Nous profitons de l’aire de lavage du camping pour redonner à la carrosserie de la « casita » tout le brillant de son vernis.

 

Petite marche autour de la Cabeza del Indio et du Rio Azul pour une remise en forme. Admirables panoramas.

 

Le lendemain nous reprenons la route 40, asphaltée, qui traverse une belle vallée s’élevant jusqu’à 1100 m en traversant des paysages grandioses.

 

Nous déjeunons au bord du Lago Guillelmo dans un site qui se prête parfaitement au repas en plein air.

 

A Villa Mascardi, au bord du lac homonyme, nous entrons dans le Parque Nacional Nahuel Huapi, sans payer, car il est 19 h 45 et il n’y a plus de guarda parque à l’entrée. Bivouac au bord du rio Manso.

 

Le lendemain, dès 10 h 30, heure autorisée dans le sens de la montée (en raison de l’étroitesse de la piste), nous nous dirigeons vers la base du Cerro Tronador (3478 m) en longeant le lac Mascardi. Petite marche jusqu’à la Garganta del Diablo. Au retour arrêt au Ventisquero Negro, face au glaciers Blanco, Del Manso et Castaño Overo.

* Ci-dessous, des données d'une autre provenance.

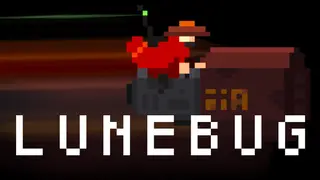 Lunebug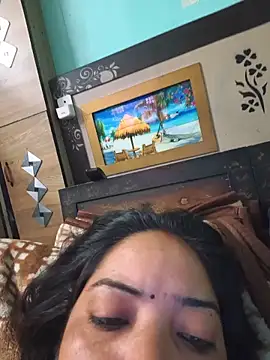 Ekta bhabhi99 online show from May 17, 2026, 11:05 pm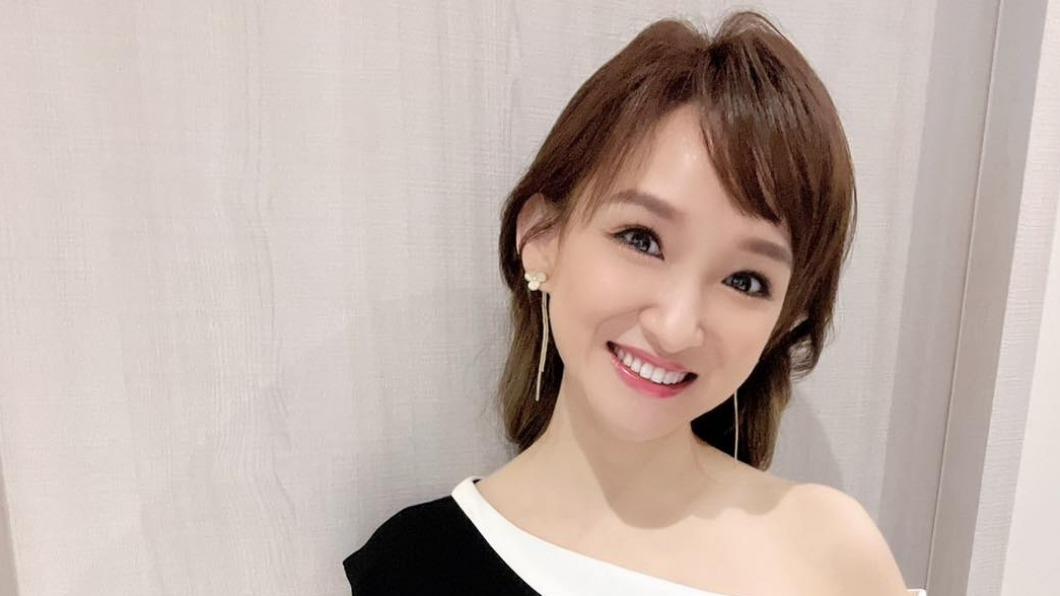 崩潰!本土女星7歲兒罹「特殊疾病」嘴唇發黑 最新病況曝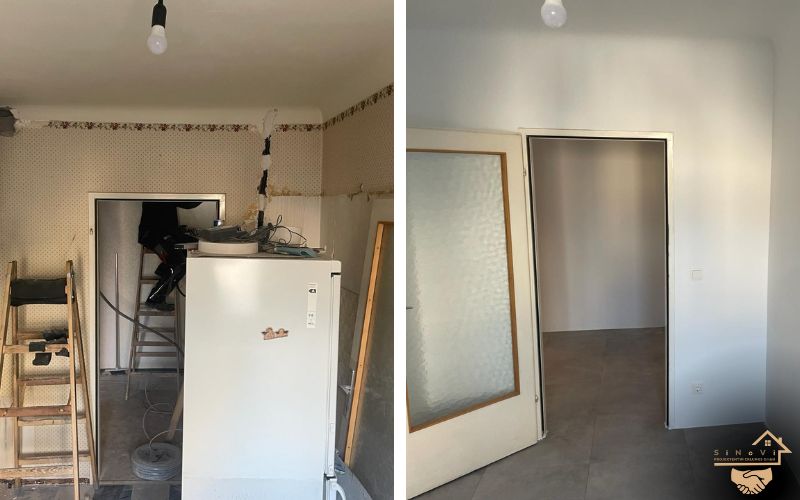 SiNoVi Projektentwicklung GmbH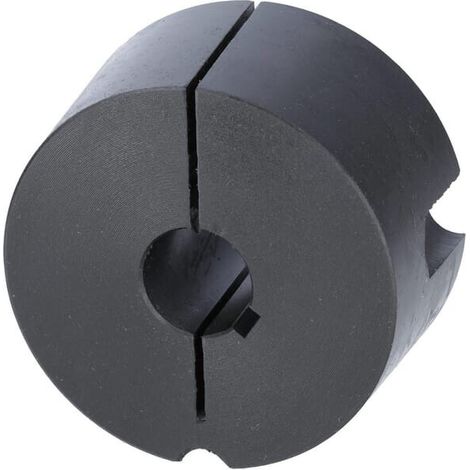 Douille de serrage 22mm OPTIBELT 251722TLKR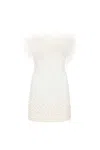 Rebecca Vallance Therese Pearl Mini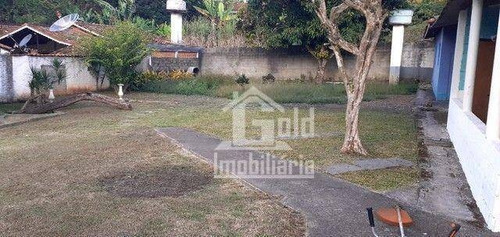 Imagem 11 de 13 de Chácaras À Venda - Ibiúna/sp - Ch0090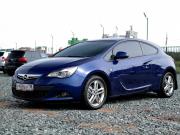 Opel Astra J Рестайлинг Ижевск  - изображение 25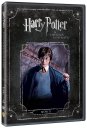 előnézet Harry Potter és a Titkok Kamrája - DVD
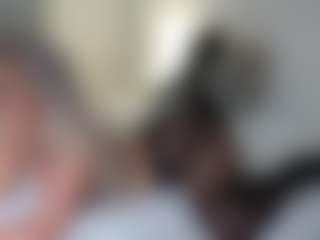 missjuliaa's Live Sex Cam Show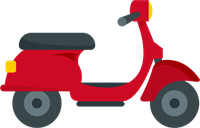 Мотоцикл доставкаAsset 18.png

Ce glacier noir, reconstitué par la fonte et les blocs détachés des glaciers supérieurs, doit sa couleur à l’accumulation de terre, pierres et sédiments. Des tempanos (icebergs) de la même teinte flottent dans une eau café au lait.
 
 
A Pampa Linda, nous discutons un moment avec des touristes français. Nous dînons au bord du rio Manso, quittons le parc vers 20 h 30 et nous installons pour la nuit près du lago Gutierrez, à Villa Los Coihues.